I think most f the older T111 was solid fir not cedar similar to the soffits that builders use to match the cedar siding most of that stuff is rough fir. Cedar to expensive. Now they have a bunch smart side type products that mimic the T111 look.


----------



## vermontpainter

Time to take off the painter hat for a minute. Think bigger picture. T-111 is the economy grade of the lumber world...the Ford Escort. Does Ford suggest that you can get 300k miles out of an escort? 7 years is plenty to expect from that material.


----------



## MAK-Deco

vermontpainter said:


> Time to take off the painter hat for a minute. Think bigger picture. T-111 is the economy grade of the lumber world...the Ford Escort. Does Ford suggest that you can get 300k miles out of an escort? 7 years is plenty to expect from that material.



I don't see why you wouldn't to get more out of the newer materials spec'd to look like T111 with proper sealing and maintenance it should last a long time.


----------



## vermontpainter

MAK-Deco said:


> I don't see why you wouldn't to get more out of the newer materials spec'd to look like T111 with proper sealing and maintenance it should last a long time.

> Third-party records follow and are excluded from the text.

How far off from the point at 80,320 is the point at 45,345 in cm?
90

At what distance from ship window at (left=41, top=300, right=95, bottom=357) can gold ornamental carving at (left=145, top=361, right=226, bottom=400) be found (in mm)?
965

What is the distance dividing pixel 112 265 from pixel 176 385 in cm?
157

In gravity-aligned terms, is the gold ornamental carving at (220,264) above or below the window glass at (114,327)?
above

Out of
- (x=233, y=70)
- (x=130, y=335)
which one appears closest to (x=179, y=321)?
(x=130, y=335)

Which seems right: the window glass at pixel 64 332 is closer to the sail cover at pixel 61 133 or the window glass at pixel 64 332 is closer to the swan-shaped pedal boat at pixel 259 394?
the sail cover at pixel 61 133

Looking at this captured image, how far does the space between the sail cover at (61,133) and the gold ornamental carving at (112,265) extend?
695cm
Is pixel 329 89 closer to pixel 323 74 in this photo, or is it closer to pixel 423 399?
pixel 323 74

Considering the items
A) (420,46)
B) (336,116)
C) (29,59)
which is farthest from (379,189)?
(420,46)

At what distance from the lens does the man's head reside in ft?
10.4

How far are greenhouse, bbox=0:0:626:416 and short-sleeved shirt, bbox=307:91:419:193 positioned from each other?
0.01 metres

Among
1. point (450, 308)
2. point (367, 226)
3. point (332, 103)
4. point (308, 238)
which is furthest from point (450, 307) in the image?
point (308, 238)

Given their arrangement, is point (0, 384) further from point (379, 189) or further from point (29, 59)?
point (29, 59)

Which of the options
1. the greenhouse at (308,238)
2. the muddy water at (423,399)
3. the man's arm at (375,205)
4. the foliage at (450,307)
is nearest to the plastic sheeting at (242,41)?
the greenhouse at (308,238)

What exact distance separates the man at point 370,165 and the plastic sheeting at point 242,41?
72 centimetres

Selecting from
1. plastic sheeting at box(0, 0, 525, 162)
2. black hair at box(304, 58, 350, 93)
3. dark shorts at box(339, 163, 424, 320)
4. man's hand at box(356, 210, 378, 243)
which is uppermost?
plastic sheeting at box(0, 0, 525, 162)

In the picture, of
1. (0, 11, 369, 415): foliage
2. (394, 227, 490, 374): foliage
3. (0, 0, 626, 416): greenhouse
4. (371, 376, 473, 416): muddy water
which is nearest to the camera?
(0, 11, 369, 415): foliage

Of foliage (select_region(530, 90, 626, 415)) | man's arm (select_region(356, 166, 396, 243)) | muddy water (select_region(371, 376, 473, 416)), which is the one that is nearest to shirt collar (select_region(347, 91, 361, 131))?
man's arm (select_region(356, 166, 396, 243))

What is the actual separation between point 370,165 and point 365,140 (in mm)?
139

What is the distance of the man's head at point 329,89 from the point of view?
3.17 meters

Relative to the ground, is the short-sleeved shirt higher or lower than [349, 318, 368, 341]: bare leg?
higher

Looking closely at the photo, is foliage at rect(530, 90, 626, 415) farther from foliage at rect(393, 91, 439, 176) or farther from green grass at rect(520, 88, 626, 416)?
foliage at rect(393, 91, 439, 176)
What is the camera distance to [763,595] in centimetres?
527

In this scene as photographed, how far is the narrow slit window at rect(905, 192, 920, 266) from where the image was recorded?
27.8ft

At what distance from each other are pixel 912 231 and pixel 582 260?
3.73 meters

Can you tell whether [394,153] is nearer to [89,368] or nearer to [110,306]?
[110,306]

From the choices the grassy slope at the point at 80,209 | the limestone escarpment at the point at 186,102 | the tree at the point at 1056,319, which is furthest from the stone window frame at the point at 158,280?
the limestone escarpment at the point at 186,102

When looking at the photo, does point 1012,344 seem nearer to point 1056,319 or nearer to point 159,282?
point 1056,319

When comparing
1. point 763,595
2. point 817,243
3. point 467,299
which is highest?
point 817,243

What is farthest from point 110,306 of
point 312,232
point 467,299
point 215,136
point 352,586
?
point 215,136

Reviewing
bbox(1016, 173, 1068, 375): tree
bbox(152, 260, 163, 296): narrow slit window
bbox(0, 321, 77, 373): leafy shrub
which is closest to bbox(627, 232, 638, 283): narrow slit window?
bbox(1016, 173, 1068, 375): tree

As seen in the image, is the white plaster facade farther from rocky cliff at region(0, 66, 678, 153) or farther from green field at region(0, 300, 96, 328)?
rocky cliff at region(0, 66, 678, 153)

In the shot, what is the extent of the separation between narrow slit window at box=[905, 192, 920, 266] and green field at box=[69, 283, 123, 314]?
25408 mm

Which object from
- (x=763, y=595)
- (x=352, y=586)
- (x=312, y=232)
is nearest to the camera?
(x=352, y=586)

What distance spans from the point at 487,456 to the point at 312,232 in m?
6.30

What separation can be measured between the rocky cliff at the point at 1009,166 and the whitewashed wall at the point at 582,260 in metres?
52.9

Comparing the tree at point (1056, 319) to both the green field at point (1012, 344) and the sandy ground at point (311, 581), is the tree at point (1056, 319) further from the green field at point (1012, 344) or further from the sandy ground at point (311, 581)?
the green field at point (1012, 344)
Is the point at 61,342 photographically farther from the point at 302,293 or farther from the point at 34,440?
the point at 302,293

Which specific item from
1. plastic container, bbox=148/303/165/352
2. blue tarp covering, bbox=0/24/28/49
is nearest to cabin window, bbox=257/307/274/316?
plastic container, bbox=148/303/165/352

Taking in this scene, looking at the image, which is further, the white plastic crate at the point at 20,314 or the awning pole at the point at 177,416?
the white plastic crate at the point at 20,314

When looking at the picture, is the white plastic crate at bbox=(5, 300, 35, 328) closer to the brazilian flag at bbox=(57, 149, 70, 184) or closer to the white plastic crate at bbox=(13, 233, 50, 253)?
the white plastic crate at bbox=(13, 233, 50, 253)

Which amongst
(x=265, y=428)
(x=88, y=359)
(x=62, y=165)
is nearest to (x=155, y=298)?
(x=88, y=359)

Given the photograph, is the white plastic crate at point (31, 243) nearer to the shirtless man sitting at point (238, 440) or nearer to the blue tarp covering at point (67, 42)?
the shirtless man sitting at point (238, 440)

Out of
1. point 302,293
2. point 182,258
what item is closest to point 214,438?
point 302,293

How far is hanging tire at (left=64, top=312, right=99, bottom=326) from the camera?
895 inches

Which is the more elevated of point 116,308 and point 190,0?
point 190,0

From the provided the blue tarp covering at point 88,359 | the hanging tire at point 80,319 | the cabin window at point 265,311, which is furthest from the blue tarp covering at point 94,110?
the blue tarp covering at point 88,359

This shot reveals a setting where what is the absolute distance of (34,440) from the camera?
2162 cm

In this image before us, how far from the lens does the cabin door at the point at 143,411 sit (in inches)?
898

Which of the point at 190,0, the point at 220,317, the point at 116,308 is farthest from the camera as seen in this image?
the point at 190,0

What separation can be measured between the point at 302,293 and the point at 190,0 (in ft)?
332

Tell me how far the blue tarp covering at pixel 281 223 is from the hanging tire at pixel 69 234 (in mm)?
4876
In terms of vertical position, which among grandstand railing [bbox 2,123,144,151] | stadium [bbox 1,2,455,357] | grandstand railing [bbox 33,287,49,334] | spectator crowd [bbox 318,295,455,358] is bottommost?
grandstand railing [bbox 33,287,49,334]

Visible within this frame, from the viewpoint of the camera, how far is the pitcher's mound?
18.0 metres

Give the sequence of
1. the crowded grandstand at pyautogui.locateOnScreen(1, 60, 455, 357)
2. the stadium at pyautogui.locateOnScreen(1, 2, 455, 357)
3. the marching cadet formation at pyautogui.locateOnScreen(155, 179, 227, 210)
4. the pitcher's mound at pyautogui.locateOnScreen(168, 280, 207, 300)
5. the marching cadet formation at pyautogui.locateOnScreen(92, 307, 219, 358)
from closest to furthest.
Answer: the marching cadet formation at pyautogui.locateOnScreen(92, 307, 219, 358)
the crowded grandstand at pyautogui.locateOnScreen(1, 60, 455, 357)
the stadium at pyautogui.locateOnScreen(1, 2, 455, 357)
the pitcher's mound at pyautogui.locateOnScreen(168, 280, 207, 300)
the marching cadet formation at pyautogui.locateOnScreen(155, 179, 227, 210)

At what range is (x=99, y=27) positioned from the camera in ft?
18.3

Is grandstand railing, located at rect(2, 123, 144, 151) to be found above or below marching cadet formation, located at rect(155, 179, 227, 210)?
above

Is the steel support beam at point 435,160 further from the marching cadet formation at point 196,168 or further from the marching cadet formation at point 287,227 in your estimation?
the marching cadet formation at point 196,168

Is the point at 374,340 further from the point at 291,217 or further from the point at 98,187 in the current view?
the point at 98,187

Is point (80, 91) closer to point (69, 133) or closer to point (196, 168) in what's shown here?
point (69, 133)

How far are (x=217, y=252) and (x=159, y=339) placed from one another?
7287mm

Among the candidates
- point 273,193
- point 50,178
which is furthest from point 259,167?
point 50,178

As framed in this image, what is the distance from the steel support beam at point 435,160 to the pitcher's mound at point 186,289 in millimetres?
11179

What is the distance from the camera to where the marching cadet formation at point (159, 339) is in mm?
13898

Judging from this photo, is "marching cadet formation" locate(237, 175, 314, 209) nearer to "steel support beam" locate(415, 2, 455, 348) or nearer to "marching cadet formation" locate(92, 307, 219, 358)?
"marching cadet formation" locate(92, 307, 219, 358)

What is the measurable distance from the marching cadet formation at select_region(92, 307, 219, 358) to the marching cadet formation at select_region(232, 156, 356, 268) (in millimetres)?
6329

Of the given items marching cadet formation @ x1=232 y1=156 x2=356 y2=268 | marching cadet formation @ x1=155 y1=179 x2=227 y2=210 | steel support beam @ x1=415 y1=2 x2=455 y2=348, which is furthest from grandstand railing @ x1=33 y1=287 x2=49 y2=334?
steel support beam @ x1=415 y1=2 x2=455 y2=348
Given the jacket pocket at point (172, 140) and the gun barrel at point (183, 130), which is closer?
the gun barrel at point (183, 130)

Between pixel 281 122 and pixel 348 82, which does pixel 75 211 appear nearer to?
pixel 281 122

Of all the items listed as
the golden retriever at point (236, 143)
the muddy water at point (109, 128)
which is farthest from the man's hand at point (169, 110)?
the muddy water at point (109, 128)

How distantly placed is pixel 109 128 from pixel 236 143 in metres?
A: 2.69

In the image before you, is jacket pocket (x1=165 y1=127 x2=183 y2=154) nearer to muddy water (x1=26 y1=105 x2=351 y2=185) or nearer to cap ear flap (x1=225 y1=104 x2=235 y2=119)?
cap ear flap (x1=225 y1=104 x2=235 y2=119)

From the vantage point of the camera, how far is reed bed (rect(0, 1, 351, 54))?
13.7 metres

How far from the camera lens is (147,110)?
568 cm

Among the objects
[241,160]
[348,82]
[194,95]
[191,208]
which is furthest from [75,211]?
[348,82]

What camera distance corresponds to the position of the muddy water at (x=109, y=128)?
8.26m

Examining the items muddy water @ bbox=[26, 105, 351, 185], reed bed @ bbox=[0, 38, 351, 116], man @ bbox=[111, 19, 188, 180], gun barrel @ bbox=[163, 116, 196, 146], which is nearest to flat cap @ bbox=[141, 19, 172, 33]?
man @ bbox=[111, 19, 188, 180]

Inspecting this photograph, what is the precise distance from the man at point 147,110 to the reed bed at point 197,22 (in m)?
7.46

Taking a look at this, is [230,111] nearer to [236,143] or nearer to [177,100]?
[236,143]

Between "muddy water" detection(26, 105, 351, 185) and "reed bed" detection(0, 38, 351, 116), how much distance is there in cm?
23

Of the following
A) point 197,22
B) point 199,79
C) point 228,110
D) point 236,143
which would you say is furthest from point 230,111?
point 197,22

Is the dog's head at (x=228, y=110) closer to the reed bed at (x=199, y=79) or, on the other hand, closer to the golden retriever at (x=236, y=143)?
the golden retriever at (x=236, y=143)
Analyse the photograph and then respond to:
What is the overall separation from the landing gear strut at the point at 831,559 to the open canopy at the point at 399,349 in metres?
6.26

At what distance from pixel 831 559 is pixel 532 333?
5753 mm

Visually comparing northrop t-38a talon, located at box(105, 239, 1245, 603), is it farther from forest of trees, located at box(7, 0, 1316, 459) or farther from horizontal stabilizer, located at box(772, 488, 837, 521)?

If its a laminate, it doesnt work. Its a cost effective alternative, but the nature of laminates on exteriors is, ultimately, de-lam...thats the reality of weather: sun, moisture, expansion, contraction...on sheet goods other than, say, MDO, forget about it.


----------



## MAK-Deco

I have painted the exterior of a 96 unit complex that put smart side T111 on in the 1992-1995 and caulk with vulkem 116 and they have not replaced one sheet! We paint the units every 5 years on a cycle with provt now in the past bm moorlife.

Hardi board now makes one to look like T111 as well


----------